Holy Wars
Natural History, Oct, 1999 by Neil de Grasse Tyson
At nearly every one of my public lectures on the universe, I try to reserve time for questions. The succession of subjects is predictable. The first questions relate directly to the lecture. Then come the sexy topics such as black holes, quasars, and the big bang. If I have enough time to answer everybody, and if I have delivered the talk in the United States, the subject of God eventually comes up. I am typically asked, Do scientists believe in God? Do you believe in God? Do your studies in astrophysics make you more or less religious?
Publishers have learned that there is a lot of money in God when the author is a scientist and the book title directly juxtaposes scientific and religious themes. Successful examples include Robert Jastrow's God and the Astronomers, Leon Lederman's God Particle, Frank J. Tipler's Physics of Immortality, and Paul Davies's books God and the New Physics and The Mind of God. Even Stephen Jay Gould has joined the parade with his recent work Rock of Ages: Science and Religion in the Fullness of Life.
Except for Gould, who is a paleontologist and a historian of science, all these authors are accomplished physicists and astronomers, and while the books are not strictly religious, they do encourage the reader to bring God into conversations about astrophysics. Tipler's Physics of Immortality suggests that the laws of physics could allow you and your soul to exist long after you are gone from this world, and the author's book tour included many lectures to Protestant religious groups.
This lucrative publishing sub-industry has further blossomed because of efforts by the mutual-fund maven John Marks Templeton to develop a constructive dialogue between science and religion. In addition to sponsoring workshops and conferences, the John Templeton Foundation has singled out several religion-friendly scientists to receive its huge annual cash award.

========================================

**Challenges**
1) Count the lines in the records that contain the word "green", and reply with only that number.
2) Extend the essay on science and religion, picking up right after its last sentence.

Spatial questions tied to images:
========================================

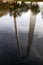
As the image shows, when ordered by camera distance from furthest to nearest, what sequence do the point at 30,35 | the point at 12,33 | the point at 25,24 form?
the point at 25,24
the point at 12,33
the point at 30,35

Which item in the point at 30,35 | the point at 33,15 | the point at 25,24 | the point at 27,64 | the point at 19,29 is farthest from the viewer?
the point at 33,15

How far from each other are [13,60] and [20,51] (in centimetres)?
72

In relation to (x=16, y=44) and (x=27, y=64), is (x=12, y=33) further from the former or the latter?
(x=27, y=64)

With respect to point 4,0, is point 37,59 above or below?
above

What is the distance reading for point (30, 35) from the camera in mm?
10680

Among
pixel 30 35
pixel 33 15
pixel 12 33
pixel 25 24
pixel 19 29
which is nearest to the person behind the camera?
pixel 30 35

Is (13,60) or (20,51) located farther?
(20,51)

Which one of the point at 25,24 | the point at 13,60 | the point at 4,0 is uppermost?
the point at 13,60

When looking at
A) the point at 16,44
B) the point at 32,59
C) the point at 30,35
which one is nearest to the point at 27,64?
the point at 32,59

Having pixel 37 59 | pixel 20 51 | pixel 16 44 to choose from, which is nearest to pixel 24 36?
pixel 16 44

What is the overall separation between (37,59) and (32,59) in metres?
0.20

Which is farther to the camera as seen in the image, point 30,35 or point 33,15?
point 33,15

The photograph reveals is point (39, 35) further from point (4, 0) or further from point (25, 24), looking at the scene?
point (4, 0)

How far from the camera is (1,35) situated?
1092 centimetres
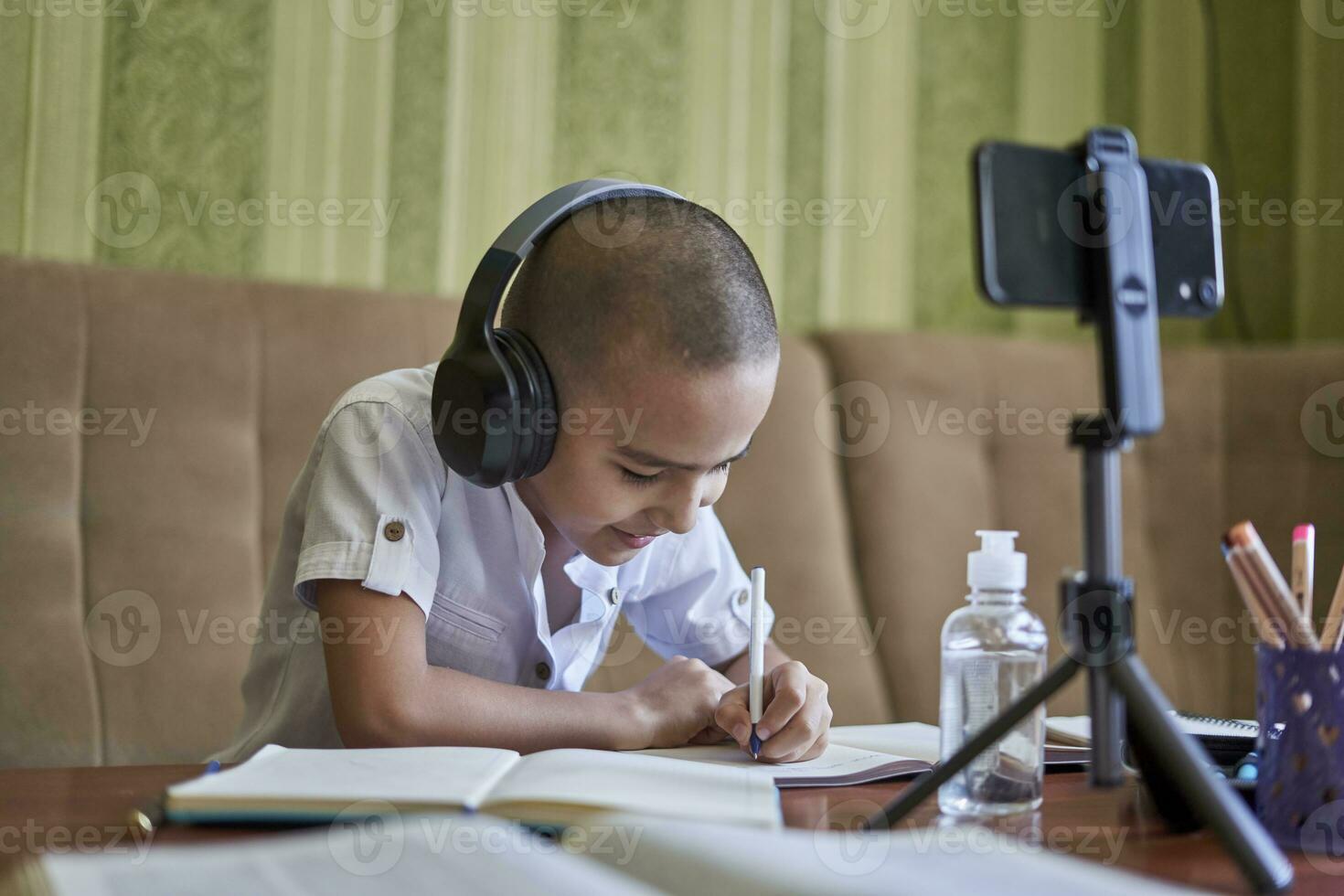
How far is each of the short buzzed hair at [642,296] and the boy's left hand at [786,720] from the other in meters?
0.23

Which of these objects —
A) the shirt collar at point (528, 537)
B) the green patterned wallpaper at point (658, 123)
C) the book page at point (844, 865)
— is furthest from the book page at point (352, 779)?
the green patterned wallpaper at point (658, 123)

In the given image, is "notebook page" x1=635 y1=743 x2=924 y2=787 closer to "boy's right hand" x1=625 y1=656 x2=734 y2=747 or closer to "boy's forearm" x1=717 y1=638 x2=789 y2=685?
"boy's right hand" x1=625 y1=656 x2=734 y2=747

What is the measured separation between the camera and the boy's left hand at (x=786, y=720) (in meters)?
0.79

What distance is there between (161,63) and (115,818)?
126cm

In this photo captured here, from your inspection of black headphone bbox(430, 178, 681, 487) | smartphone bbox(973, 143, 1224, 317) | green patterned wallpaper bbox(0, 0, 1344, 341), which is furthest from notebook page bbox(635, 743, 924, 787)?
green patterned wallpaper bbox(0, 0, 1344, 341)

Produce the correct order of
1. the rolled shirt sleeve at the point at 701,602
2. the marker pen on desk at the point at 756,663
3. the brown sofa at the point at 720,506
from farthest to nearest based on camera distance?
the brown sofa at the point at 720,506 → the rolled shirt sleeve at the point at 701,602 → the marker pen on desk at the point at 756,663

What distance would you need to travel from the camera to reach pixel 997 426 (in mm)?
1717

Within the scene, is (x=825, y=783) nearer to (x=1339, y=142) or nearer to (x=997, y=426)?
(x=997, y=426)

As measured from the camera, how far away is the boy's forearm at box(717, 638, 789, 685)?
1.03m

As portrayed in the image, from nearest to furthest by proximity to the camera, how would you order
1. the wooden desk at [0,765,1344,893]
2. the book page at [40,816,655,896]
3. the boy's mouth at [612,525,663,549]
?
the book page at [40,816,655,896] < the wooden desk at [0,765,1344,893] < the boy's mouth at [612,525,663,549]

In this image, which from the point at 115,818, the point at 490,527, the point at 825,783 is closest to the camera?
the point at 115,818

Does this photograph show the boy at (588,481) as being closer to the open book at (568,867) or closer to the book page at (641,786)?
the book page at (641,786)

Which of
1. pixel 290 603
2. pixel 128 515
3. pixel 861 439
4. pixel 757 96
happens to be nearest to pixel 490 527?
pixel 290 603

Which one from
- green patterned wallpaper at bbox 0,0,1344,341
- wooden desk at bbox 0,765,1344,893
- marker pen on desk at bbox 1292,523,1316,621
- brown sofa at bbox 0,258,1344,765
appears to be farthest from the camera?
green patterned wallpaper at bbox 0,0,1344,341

========================================

**Answers below**
1) 6

2)
Let there be no doubt that, as they are currently practiced, science and religion have no common ground. The late-nine-teenth-century tome A History of the Warfare of Science With Theology in Christendom, by Andrew White, a historian and one-time president of Cornell University, documents a long and combative relationship between religion and science. As in hostage negotiations, it's probably best to keep the dialogue going, but the schism did not come about for want of attempts to bring the two sides together. Great scientific minds, from Ptolemy in the second century to Isaac Newton in the seventeenth, attempted to deduce the nature of the universe from statements and philosophies contained in religious writings. Indeed, by the time of his death in 1729, Newton had penned more words about God and religion than about the laws of physics, all in a futile attempt to use biblical chronology to understand and predict events in the natural world. Had these efforts succeeded, science and religion today might be one and the same.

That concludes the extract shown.